Он порывисто вскочил и выпалил:

— Пойду прогуляюсь.

Его внезапный уход ошеломил Диану. Она была вправе ожидать если не немедленного поступления в адвокатскую школу, то хотя бы радости, облегчения и, конечно, признательности за то, что она не покладая рук трудится во имя их брака. Через десять минут он вернулся, источая запах табака. Аврам позволял себе курить только в минуты стресса. Его лицо показалось Диане необычно суровым.

— Наверное, эту глупость с адвокатской школой придумал твой отец?

— Ну почему же глупость, — обиделась Диана. — Это моя идея, и, честно говоря, мне показалось, что тем самым мы решим твои проблемы.

— Какие проблемы? — холодно осведомился Аврам. — У меня их нет, Диана. А вот у тебя есть. Ты все еще веришь, что может быть нечто более ценное, нежели простые плоды человеческого труда. Или труда, обеспечивающего насущные потребности человека. На протяжении последних четырех месяцев я только и слушаю бесконечные истории про то, как здорово учиться в адвокатской школе, и как почетно ее окончить, и какие отборные у тебя клиенты. Я вижу, как ты проводишь на службе по двадцать часов в сутки и приползаешь домой без сил. Крысиные бега — это ты назвала так свою жизнь, а не я. И вот теперь предлагаешь мне заниматься тем же?

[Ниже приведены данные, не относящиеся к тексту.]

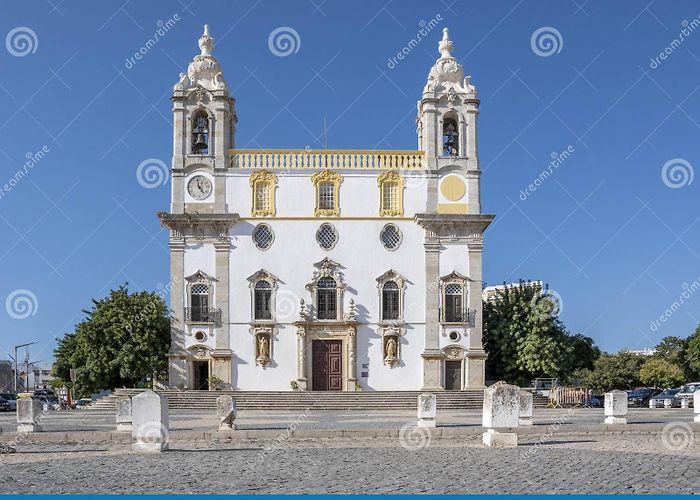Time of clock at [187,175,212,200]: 4:57
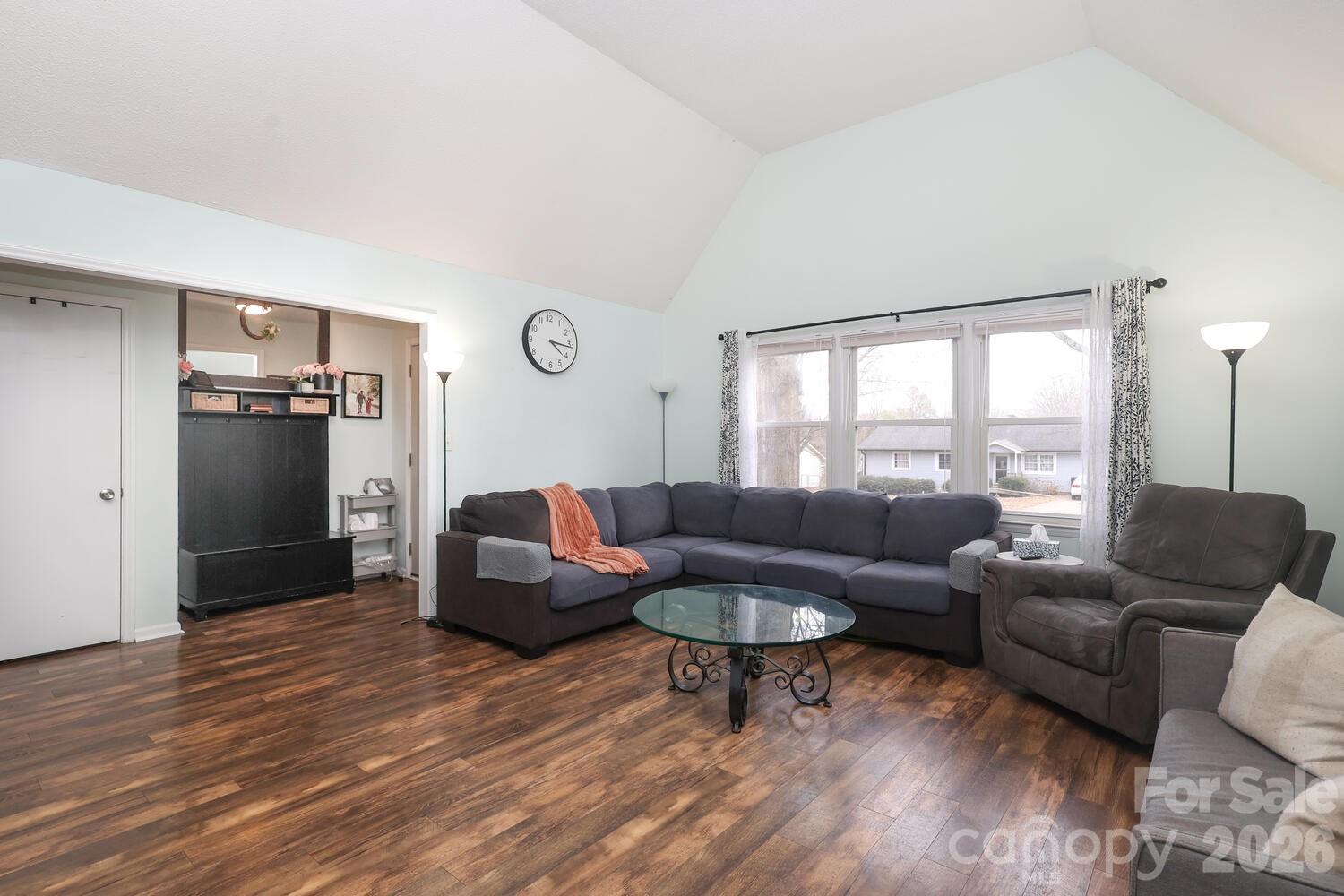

— Ну хорошо, если тебе так отвратительно правоведение, выбери другую карьеру. Или получи хотя бы докторскую степень.

— Зачем? — Он потушил сигарету и тут же зажег другую. — Чтобы ты наконец-то получила право величать меня «доктором»? Ради этого вся суета?

— Но, Аврам, сделай наконец хоть что-нибудь, вместо того чтобы вот так прожигать жизнь! Ты можешь стать кем-то, Аврам! Или хотя бы попытаться стать!

Он вскочил и гордо выпрямился:

— Я давно стал кем-то, Диана. Я — Аврам Гиттельсон, и я верил, что ты полюбила меня таким, какой я есть. Но, судя по всему, я ошибся, тебе нужен кто-то другой, и стань я таким — кто знает, не возненавидел бы я себя? Ты разочаровала меня до глубины души, — он грозно взмахнул, отсекая ее возражения, — до самой глубины! Я никогда не думал, что в тебе таится такой сноб, что ты готова плясать под чужую дудку. Если бы я подозревал в тебе такое, то ни за что бы не полюбил. Что же получается: достаточно одного слова твоего отца — и ты готова превратить меня в то, что мне всегда было ненавистно. Но этому не бывать, ни за что, ясно?

Такая отповедь оскорбила Диану. Ей и так пришлось выдержать нелегкую битву в Бостоне, и вот теперь еще и сражение с Аврамом. Она почувствовала, как в ней закипает гнев, подогретый пережитым дома унижением. В воздухе пахло поражением и дымом «Голуаз». И то, и другое одинаково отвратительно.